玄襄拉了一下枪栓:“这个条件倒是不错。”

只听元丹冷笑道:“你别信他,这老头子怪癖最多,喜欢年轻漂亮的女孩子。”他话音刚落,向前腾跃了两步助跑,踏在露台的柱子上一借力,举着沙漠之鹰向前瞄准。

重舜也在元丹冲出来的瞬间换了几次隐蔽身形的地方,一边朝着他腾跃的放下连着开了几枪,可惜子弹只重击在他脚边,滑出了无效的子弹轨迹。

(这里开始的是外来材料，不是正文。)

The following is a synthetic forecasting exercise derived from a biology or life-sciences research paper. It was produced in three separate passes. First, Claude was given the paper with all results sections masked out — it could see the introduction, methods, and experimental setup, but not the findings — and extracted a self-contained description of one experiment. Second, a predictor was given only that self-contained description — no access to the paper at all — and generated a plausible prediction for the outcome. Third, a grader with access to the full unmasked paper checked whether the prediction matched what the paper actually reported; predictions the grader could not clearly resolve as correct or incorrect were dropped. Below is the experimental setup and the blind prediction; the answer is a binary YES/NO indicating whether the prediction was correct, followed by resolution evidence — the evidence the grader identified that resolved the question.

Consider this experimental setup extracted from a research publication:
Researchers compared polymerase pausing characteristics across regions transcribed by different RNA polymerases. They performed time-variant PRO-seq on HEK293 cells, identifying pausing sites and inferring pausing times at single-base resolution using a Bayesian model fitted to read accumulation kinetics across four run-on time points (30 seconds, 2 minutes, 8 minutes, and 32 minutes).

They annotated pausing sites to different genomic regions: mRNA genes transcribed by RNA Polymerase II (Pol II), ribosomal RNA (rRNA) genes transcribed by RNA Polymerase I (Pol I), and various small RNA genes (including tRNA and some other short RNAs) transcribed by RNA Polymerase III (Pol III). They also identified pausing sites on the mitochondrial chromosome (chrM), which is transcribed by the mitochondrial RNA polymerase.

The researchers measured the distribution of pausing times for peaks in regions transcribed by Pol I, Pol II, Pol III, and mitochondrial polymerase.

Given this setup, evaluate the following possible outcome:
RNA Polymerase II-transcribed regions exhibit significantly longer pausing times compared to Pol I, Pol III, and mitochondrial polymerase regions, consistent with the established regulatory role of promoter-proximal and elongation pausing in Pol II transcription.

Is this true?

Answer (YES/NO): NO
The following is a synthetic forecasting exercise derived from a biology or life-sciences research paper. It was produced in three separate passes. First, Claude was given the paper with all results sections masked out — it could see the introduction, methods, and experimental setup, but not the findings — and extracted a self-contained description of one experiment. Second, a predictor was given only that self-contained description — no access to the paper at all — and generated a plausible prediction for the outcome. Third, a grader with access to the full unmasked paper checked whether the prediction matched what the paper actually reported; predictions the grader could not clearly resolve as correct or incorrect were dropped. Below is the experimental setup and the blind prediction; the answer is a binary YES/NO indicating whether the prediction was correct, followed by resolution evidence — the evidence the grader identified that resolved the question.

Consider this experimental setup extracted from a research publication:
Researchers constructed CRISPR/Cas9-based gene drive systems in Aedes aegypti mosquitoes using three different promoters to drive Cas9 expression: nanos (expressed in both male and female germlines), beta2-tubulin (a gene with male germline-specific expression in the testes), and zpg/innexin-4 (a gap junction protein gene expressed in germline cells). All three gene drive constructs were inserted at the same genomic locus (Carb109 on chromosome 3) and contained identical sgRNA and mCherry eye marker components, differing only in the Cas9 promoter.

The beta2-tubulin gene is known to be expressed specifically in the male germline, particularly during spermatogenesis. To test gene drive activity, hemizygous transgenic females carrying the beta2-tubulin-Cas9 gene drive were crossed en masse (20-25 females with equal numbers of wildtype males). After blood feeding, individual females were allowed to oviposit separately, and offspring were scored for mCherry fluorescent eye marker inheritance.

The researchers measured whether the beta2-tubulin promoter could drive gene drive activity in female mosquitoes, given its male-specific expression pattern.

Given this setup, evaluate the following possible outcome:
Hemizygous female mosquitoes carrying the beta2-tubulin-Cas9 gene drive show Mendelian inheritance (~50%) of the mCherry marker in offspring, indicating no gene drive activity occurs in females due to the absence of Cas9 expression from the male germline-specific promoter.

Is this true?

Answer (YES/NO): YES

元丹忽然调转枪口,对着斜前方的玄襄,扣下了扳机。与此同时,重舜踏出一步,也朝着玄襄开了枪。

玄襄没料到他们竟会在这一瞬间联手,饶是他反应极快,朝露台边滚去,子弹正砸在他脸边的石台上,爆开了几片尖锐的石片,第二颗子弹又是擦着他的腰侧过去的,他身上白色的体恤被染开了一朵鲜红的血花。

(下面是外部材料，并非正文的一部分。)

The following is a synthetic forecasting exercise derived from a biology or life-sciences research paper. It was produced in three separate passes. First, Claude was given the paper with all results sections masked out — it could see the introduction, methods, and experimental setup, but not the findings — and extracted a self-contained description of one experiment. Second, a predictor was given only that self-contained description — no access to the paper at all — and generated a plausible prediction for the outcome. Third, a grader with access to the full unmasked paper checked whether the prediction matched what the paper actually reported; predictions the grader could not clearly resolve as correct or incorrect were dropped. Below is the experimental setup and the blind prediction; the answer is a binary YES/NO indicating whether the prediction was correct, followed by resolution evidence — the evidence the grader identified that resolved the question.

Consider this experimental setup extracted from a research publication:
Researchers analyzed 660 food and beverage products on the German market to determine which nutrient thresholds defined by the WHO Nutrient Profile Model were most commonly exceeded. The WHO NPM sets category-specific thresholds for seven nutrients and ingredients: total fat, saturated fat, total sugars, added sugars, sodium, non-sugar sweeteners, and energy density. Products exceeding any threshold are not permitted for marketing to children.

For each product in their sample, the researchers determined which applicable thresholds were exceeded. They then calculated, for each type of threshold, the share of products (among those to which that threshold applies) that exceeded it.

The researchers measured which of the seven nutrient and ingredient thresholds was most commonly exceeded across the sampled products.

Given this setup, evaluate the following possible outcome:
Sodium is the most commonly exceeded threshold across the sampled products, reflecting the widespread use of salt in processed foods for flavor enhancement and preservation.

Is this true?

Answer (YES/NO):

玄襄抬手在地面上一撑,右手举起柯尔特瞄准元丹,扣下扳机。元丹犹如狼一般矫健,跃至石柱后面,他这一枪竟是落了空。玄襄微微皱眉,重舜和琏钰一共是两人,元丹还有一个手下的伙计,现在的局面突然变成了他们四个人围攻他一个,他可以说是落尽了下风,若要硬拼,根本不合算。

他打定主意,又连着朝重舜和琏钰的方向连放两枪,都没打中,转眼间退至露台边沿。他往下瞟了一眼,正好能够看到二楼走道的窗子露在外面,如果往下跳,不知道有多少几率可以刚好抓住窗沿。

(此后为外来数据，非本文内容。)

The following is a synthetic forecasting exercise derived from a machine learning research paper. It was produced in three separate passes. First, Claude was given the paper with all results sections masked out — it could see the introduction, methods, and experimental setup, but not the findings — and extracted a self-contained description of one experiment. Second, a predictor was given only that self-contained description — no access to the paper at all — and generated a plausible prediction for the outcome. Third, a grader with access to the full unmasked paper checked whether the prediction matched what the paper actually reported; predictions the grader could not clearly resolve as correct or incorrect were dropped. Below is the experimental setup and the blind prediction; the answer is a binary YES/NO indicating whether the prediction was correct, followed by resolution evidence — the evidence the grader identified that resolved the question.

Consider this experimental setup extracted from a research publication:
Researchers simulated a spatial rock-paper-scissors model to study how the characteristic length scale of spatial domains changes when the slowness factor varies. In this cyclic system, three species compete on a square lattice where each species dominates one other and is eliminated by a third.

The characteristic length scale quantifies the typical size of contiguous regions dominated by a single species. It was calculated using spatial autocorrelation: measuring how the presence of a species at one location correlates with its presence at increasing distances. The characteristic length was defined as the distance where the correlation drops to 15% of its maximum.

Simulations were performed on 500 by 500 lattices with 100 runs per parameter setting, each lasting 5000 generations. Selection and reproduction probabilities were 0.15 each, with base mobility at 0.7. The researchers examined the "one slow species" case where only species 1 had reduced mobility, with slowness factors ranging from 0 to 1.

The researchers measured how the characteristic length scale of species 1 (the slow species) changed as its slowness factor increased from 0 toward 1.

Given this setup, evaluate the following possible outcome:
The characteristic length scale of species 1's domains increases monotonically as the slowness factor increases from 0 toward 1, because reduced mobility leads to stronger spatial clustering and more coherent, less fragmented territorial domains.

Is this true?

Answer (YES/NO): NO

这时候,元丹手下的伙计顺子低伏着身形,已经进入最佳射击点。

玄襄反应极快,在他刚握紧扳机的一瞬间,回身朝他开了一枪,子弹正好穿透他的额头,带出一串血花。只是在一瞬间,他分神对付顺子,元丹已经换上新的弹夹,朝他连开数枪,玄襄只觉得右臂剧痛,子弹竟从他的手臂穿过,但他还是毫不犹豫地往下跳了下去。

元丹追到露台边上,探身看了一眼,转头朝着重舜笑了笑:“姜还是老的辣,重叔你老的身手依旧不减当年。”

重舜也笑道:“你不用给我戴高帽子,刚才要不是有你,就凭我和琏玉两个,也伤不到那年轻人一分一毫。”

玄襄来历不明,就凭他徒手拆枪械的身手,怎么可能会在道上籍籍无名?他们本来正要火拼,却突然转而一致对付玄襄,就算他身手再好,也是防不胜防。

元丹脸上的笑还未消失,突然举枪对着重舜,与此同时,琏钰也拿枪指着他的侧脸:“把枪放下!”

元丹抬起手,手指离开了扳机。

琏钰又道:“把枪放下!”

元丹笑了一声:“好,我就放下。”他抬起左手,慢慢低下身去,右手欲将手上的枪放在地上。

正当他弯腰将枪实实在在地放在地上,重舜脸上露出了不易觉察的细微笑意,忽然身子一僵,不可置信地回过头去,看着自己亲侄女:“你——”

琏钰右手稳稳地举着柯尔特,左手一用力,从他的后心拔出匕首,敏捷地跳开三步:“舅舅,你已经老了。”

元丹直起腰,拍了拍手掌:“精彩,实在太精彩,重叔,你说是也不是?”他走到重舜身边,拍了拍他的肩,面上亲切:“重叔,你编出了那个所谓的布局人,惹得人心惶惶,还把自己的亲侄女送到我身边,现在却自食其果,连你的侄女都背叛了你,觉得如何?”

重舜一震,面无人色,忽然又露了一丝诡异的笑:“……原来你不是,那就只有她了。”

他的身体已经开始僵硬,进的气少出的气多,他闭上眼,那嘴角的笑意却没有散开:竟然,是她……他纵横黑道十多年,最后栽在一个什么都不算的人身上,无限饮恨。